DOMRADIO.DE: Welche Rolle spielt christliche Symbolik in Hitchcocks Werk? 

Apel: Es wurde und wird viel über Hitchcocks schwieriges Verhältnis mit Frauen geschrieben. Die weiblichen Figuren in seinen Filmen und selbst die weiblichen Schauspielerinnen seien sehr dominante, starke Charaktere gewesen.

Vieles in seinem Werk, so die gängige Interpretation, drehe sich um unterdrückte Sexualität und Sexualmoral. Die Komplexe von Angst, Schuld und Sühne sind demnach das Vermächtnis seiner katholisch geprägten Kindheit.

Aus meiner Sicht ist es etwas wohlfeil, eine jesuitische Ausbildung darauf zu reduzieren.
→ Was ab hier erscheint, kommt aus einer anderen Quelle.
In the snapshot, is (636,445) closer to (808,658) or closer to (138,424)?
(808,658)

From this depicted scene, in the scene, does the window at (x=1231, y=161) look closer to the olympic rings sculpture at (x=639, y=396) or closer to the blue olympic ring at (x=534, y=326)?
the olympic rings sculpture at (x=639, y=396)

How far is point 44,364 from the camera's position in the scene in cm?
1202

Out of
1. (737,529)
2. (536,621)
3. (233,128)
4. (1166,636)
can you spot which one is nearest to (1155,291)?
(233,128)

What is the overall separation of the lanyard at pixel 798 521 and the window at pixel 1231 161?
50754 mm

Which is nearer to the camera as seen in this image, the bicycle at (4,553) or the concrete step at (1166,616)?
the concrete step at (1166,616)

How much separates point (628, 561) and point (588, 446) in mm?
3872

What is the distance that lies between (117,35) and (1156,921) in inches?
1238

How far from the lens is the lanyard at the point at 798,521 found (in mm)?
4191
Alternativ könnte man auch hervorheben, wie in seinen Filmen der zur Perfektion reichende Hang zum Detail und zur Inszenierung heraussticht. Zentral ist hierbei sein virtuoser Umgang mit Licht, Musik und Ton. 

Fabian Apel

"Hitchcocks Sinn für die Inszenierung von Licht und Ton könnte man auf seine katholische Erziehung zurückführen."

Das sind die Dinge, die ihn so berühmt gemacht haben. Und diesen Sinn für die Inszenierung von Licht und Ton könnte man ebenfalls auf seine katholische Erziehung zurückführen.
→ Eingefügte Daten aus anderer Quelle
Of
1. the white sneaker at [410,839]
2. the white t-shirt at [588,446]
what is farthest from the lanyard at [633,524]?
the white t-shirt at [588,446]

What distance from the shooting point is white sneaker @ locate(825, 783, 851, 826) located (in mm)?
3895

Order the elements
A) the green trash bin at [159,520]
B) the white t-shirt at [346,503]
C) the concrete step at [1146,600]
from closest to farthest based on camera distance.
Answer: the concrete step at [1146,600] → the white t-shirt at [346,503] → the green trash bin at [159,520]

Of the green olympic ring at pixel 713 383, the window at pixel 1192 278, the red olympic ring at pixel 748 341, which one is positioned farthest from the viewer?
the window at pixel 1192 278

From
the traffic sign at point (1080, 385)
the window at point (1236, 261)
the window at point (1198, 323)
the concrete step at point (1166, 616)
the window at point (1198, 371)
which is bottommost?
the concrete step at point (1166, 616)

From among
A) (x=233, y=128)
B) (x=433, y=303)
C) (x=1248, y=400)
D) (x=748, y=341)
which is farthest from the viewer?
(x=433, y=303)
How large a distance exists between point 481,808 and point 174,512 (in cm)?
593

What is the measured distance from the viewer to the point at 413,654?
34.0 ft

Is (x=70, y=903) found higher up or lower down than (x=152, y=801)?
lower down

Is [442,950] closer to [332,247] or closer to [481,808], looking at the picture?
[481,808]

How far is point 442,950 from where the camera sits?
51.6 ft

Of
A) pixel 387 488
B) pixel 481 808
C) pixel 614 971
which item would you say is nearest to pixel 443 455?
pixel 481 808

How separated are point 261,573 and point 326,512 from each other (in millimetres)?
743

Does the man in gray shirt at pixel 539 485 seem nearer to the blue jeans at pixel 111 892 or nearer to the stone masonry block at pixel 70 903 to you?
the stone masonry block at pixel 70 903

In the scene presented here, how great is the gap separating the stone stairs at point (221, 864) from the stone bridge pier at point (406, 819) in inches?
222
DOMRADIO.DE: Hitchcock beschäftigte sich viel mit Horror, mit furchteinflößenden Dingen. Wie kam es dazu?

Apel: Nach eigener Aussage haben ihn seine Eltern einmal abends alleine gelassen. Sie sind ausgegangen und der kleine Hitchcock lag in seinem Bett und sollte schlafen. 

Als Fünfjähriger alleine in einem großen Haus in London, lag er aber wach und fürchtete sich ganz schrecklich. Schließlich überwand er diese Furcht, indem er in die Küche ging und zu essen begann.
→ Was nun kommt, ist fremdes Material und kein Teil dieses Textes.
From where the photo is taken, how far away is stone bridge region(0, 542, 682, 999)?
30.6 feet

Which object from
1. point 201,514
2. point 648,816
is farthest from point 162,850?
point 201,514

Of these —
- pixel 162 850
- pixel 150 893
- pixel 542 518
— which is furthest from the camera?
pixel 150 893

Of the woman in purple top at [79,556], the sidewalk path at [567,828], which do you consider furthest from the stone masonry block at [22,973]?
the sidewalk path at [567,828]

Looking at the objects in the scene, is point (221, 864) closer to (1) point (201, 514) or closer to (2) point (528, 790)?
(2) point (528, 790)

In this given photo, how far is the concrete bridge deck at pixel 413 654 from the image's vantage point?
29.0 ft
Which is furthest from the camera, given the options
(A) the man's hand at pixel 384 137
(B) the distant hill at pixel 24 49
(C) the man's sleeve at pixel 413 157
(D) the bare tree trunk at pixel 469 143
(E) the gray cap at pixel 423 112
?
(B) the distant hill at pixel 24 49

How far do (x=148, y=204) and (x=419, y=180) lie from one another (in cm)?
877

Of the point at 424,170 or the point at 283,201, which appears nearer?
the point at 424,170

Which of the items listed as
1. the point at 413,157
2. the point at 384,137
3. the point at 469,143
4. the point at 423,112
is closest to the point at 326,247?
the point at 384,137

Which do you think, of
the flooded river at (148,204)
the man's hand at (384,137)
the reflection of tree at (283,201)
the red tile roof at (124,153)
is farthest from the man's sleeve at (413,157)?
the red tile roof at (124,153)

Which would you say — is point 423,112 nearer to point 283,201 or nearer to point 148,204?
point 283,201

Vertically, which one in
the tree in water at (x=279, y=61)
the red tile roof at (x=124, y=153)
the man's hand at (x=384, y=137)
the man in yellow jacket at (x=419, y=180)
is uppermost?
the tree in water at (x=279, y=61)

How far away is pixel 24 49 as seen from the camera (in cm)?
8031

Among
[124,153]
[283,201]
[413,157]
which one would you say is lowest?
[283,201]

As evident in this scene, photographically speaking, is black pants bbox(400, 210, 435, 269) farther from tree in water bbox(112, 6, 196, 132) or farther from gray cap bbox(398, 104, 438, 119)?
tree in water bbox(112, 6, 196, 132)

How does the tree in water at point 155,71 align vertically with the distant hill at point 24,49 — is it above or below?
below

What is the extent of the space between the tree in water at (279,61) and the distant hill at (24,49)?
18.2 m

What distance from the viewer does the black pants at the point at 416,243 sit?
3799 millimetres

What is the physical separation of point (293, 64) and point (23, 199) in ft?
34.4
DOMRADIO.DE: Hitchcocks Biograf Donald Spotto erklärte, Alfred Hitchcock habe aus der dunklen Seite des katholischen Milieus geschöpft. Inwiefern? 

Fabian Apel

"Die Themenkomplexe rund um Schuld und Sühne sind in Hitchcocks Filmen präsent."

Apel: Die Themenkomplexe rund um Schuld und Sühne sind in seinen Filmen präsent. Denken wir an einen der berühmtesten Filme von Hitchcock: "Psycho". Darin lebt ein verbogener Charakter mit seiner toten Mutter in einem Haus. Von dort aus treibt er sein Unwesen als Serienmörder.

Darin soll sich Hitchcocks schwieriges Verhältnis zur strengen Sexualmoral seiner Kindheit und Jugend widerspiegeln. Ebenso ein angespanntes Verhältnis zu Frauen und zur eigenen Sexualität Hitchcocks wird gerne in diesen Film reininterpretiert.

Persönlich bin ich kein Fan dieser Interpretationen. Da ist immer auch ein gewisses Maß Küchenpsychologie in der Analyse involviert.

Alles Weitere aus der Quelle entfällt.